Pretty Little Nightmare was one of the evening’s highlights. Not only because of its execution and reception, but the greater separation between the guitars was only just now giving a true indication of the quality of the band and their compositional aptitude.
“You’ve got to use all your remaining energy on this one.” The frenetic No Plague Like Home demanded nothing less.
Returning to the stage, “It’s been awesome being on tour with these guys,” as the call went out to all corners of the venue for She Burns Red to join them on a raucous version of Cold Day In Hell.

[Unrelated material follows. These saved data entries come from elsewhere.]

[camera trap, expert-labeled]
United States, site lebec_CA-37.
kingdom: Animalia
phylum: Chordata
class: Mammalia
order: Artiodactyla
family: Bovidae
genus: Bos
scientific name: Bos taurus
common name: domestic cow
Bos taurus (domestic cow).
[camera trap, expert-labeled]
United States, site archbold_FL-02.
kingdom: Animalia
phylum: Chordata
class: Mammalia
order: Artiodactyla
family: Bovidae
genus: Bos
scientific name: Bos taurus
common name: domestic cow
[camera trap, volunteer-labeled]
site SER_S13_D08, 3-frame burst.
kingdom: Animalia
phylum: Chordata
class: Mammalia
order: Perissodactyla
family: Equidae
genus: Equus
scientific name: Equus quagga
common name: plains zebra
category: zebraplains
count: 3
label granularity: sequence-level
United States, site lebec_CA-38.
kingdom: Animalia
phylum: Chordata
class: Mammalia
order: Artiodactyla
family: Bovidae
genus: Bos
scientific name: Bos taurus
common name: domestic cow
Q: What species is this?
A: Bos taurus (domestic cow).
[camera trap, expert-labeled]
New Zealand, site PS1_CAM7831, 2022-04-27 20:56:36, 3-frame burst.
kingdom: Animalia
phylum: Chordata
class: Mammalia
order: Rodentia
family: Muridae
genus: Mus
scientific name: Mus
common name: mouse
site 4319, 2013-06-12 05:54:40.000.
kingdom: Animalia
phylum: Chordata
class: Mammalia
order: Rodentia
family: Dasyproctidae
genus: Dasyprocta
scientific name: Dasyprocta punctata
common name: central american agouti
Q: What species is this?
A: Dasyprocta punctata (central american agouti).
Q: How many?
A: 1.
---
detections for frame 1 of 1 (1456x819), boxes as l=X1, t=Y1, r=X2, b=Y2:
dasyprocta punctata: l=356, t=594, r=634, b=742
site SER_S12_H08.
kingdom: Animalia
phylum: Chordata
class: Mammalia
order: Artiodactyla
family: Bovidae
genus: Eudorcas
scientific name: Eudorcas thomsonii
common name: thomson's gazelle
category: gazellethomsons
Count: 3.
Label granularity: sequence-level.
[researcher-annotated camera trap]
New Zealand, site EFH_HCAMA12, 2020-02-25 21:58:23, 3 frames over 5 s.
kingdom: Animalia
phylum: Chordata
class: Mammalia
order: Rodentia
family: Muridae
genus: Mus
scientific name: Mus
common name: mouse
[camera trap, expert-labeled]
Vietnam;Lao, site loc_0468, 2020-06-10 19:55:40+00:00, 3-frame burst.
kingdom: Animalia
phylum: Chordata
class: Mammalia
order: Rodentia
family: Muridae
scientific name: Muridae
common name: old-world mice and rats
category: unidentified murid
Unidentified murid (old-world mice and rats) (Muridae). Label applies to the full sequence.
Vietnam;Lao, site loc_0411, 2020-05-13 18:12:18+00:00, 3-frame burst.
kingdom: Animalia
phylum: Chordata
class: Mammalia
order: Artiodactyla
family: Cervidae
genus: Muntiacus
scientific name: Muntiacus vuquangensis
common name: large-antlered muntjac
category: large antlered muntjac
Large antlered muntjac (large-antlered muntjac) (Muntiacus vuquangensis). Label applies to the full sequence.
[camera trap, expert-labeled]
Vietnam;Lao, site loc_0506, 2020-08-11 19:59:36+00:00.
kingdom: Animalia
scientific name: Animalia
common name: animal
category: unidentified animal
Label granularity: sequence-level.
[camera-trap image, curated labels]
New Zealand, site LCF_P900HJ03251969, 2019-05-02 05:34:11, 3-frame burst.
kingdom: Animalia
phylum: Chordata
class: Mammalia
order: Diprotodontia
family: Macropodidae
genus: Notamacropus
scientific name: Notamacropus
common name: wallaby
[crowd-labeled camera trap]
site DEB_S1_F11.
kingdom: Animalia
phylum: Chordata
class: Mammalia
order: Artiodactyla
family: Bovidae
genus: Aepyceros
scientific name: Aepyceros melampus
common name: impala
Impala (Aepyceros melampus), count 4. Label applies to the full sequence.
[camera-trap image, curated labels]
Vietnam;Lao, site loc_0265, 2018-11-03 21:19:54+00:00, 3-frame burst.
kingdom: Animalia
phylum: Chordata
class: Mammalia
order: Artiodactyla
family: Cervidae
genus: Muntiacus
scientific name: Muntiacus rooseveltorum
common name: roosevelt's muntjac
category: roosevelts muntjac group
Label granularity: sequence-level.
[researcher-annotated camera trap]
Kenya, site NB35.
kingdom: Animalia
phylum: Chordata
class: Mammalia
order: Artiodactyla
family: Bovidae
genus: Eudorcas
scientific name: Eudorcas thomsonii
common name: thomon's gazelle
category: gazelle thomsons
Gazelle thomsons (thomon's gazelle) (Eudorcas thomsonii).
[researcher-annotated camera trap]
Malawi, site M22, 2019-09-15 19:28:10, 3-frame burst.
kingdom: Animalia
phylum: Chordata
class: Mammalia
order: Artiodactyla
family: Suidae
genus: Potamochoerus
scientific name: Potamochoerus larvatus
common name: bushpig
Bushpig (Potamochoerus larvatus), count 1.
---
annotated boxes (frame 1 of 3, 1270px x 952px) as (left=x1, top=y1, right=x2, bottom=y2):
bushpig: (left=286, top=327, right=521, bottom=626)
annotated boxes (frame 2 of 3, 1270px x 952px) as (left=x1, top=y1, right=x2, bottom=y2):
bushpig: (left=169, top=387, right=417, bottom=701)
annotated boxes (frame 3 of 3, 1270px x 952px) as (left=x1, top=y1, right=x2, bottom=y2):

I recall a guitarist friend telling me that he once told a member of the band that ‘Hell had been one of the best songs he’d heard that year.’ I cannot disagree with that sentiment, as it contains every element that makes South Of Salem so appealing. No better number to close this or any night.
With 80% of the debut played, a quartet of newbies and one classic cover, this was an exhilarating set highlighting the infectious allure of their material.
There is an intrinsic sense of melody in the vocals, be it in the uplifting balls-out rockers or the more reflective, sombre pieces allied to intense, enthralling, face-melting riffs that burrow so organically within the mind of the listener.
19 January 2024 sees the release of the aforementioned sophomore album, Death Of The Party. While the showcased material indicates a heftier approach, I have been assured that there is a balance to the album.
An ever-expanding following awaits most expectantly. Look out for further dates around this time.